# WHAT YOU NEED TO DO
Your reply should be an exact copy of the lines from the one that holds "order: Artiodactyla" to the end of the data below.

Data records
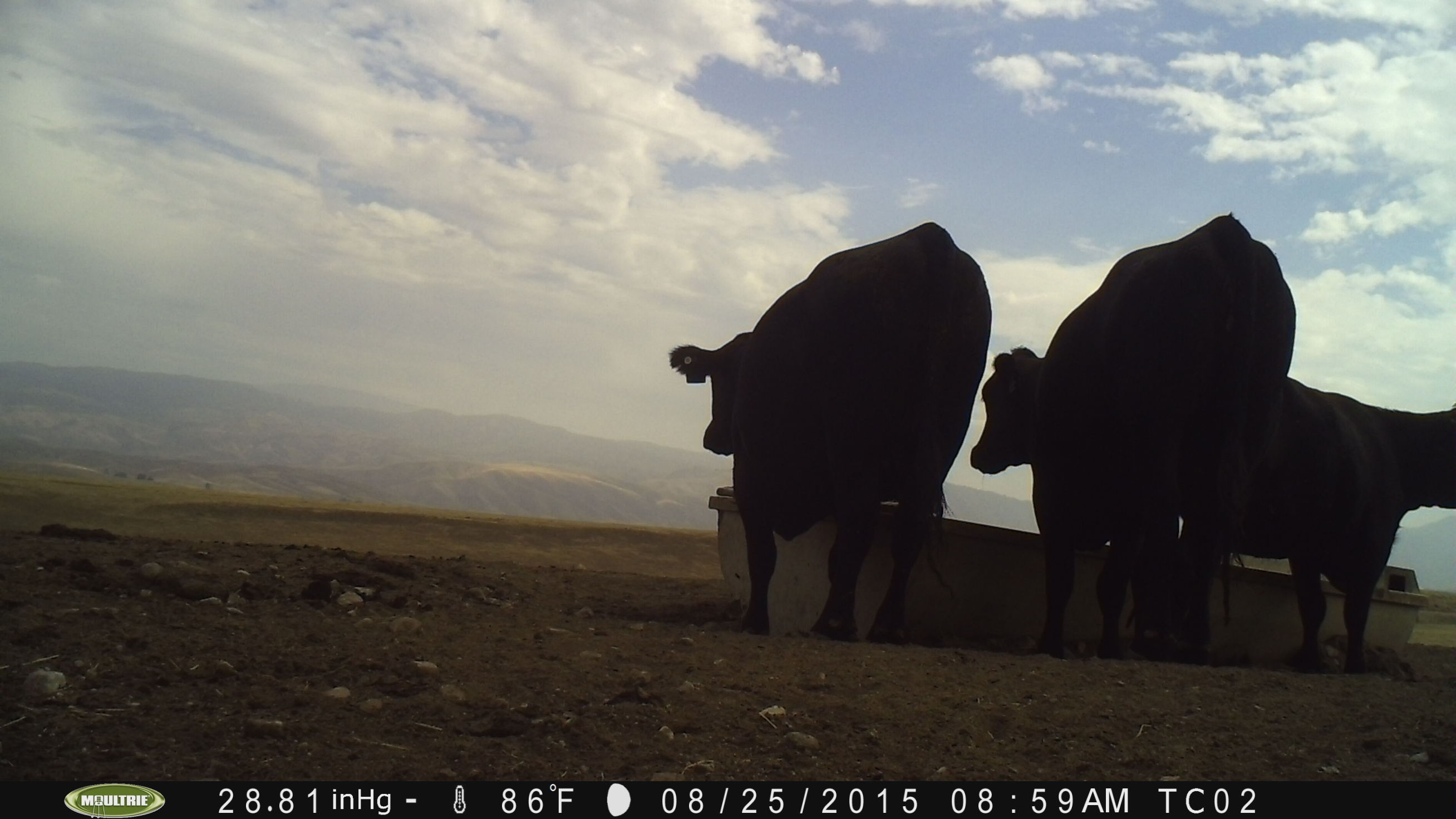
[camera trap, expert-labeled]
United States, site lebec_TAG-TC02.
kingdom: Animalia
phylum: Chordata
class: Mammalia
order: Artiodactyla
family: Bovidae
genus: Bos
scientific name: Bos taurus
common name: domestic cow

# RESULT OF THIS TASK
order: Artiodactyla
family: Bovidae
genus: Bos
scientific name: Bos taurus
common name: domestic cow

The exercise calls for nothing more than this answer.